En resumidas cuentas, la velada transcurrió agrada­blemente para toda la familia. La señora Bennet vio cómo su hija mayor había sido admirada por los de Netherfield. El señor Bingley había bailado con ella dos veces, y sus hermanas estuvieron muy atentas con ella. Jane estaba tan satisfecha o más que su madre, pero se lo guardaba para ella. Elizabeth se alegraba por Jane. Mary había oído cómo la señorita Bingley decía de ella que era la muchacha más culta del vecin­dario. Y Catherine y Lydia habían tenido la suerte de no quedarse nunca sin pareja, que, como les habían enseñado, era de lo único que debían preocuparse en los bailes. Así que volvieron contentas a Longbourn, el pueblo donde vivían y del que eran los principales habitantes. Encontraron al señor Bennet aún levanta­do; con un libro delante perdía la noción del tiempo; y en esta ocasión sentía gran curiosidad por los aconteci­mientos de la noche que había despertado tanta expec­tación. Llegó a creer que la opinión de su esposa sobre el forastero pudiera ser desfavorable; pero pronto se dio cuenta de que lo que iba a oír era todo lo con­trario.

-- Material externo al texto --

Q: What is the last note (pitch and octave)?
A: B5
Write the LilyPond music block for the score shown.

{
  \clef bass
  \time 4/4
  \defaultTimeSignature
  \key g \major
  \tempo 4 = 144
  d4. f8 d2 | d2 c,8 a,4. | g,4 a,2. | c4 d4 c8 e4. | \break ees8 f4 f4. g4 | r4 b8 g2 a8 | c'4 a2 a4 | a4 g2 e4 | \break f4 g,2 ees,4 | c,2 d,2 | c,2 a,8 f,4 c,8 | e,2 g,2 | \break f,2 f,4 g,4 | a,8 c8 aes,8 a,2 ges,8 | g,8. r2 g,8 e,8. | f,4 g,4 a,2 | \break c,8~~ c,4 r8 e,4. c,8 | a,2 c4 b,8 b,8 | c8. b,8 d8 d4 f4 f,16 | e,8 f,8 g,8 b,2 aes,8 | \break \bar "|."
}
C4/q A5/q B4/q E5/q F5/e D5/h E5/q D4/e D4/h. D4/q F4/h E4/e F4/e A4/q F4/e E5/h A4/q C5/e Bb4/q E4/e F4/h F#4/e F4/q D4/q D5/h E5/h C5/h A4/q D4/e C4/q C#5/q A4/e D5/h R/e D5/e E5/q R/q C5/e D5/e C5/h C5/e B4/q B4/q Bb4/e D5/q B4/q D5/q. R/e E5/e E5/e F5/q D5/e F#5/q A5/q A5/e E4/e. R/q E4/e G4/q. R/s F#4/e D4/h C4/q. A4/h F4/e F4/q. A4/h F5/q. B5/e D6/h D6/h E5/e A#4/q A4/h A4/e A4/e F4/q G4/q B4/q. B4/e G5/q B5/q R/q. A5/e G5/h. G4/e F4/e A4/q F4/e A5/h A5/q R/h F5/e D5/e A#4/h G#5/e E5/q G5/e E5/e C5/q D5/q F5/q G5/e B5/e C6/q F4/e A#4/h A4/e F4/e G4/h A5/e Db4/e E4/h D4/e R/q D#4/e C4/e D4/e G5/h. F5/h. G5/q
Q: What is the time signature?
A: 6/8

––¡Oh!, mi querido señor Bennet ––dijo su esposa al entrar en la habitación––. Hemos tenido una velada encantadora, el baile fue espléndido. Me habría gusta­do que hubieses estado allí. Jane despertó tal admira­ción, nunca se había visto nada igual. Todos comenta­ban lo guapa que estaba, y el señor Bingley la encon­tró bellísima y bailó con ella dos veces. Fíjate, queri­do; bailó con ella dos veces. Fue a la única de todo el salón a la que sacó a bailar por segunda vez. La primera a quien sacó fue a la señorita Lucas. Me contrarió bastante verlo bailar con ella, pero a él no le gustó nada. ¿A quién puede gustarle?, ¿no crees? Sin embargo pareció quedarse prendado de Jane cuando la vio bailar. Así es que preguntó quién era, se la presen­taron y le pidió el siguiente baile. Entonces bailó el tercero con la señorita King, el cuarto con María Lucas, el quinto otra vez con Jane, el sexto con Lizzy y el boulanger...[L4] 

––¡Si hubiese tenido alguna compasión de mí ––gritó el marido impaciente–– no habría gastado tanto! ¡Por el amor de Dios, no me hables más de sus parejas! ¡Ojalá se hubiese torcido un tobillo en el primer baile!

––¡Oh, querido mío! Me tiene fascinada, es increí­blemente guapo, y sus hermanas son encantadoras. Llevaban los vestidos más elegantes que he visto en mi vida. El encaje del de la señora Hurst...

Aquí fue interrumpida de nuevo. El señor Bennet protestó contra toda descripción de atuendos. Por lo tanto ella se vio obligada a pasar a otro capítulo del relato, y contó, con gran amargura y algo de exagera­ción, la escandalosa rudeza del señor Darcy.

––Pero puedo asegurarte ––añadió–– que Lizzy no pierde gran cosa con no ser su tipo, porque es el hombre más desagradable y horrible que existe, y no merece las simpatías de nadie. Es tan estirado y tan engreído que no hay forma de soportarle. No hacía más que pasearse de un lado para otro como un pavo real. Ni siquiera es lo bastante guapo para que merezca la pena bailar con él. Me habría gustado que hubieses estado allí y que le hubieses dado una buena lección. Le detesto.

 


 [L1]Fiesta que se celebra el 29 de septiembre, que en Inglaterra representa el primer día oficial del cuarto trimestre, en el que vencen cienos pagos y comienzan o terminan los arrendamientos de propiedades.

 [L2]Diminutivo de Elizabeth.

 [L3]Kitty: Diminutivo de Catherine.

 [L4]Boulanger: Baile tradicional francés.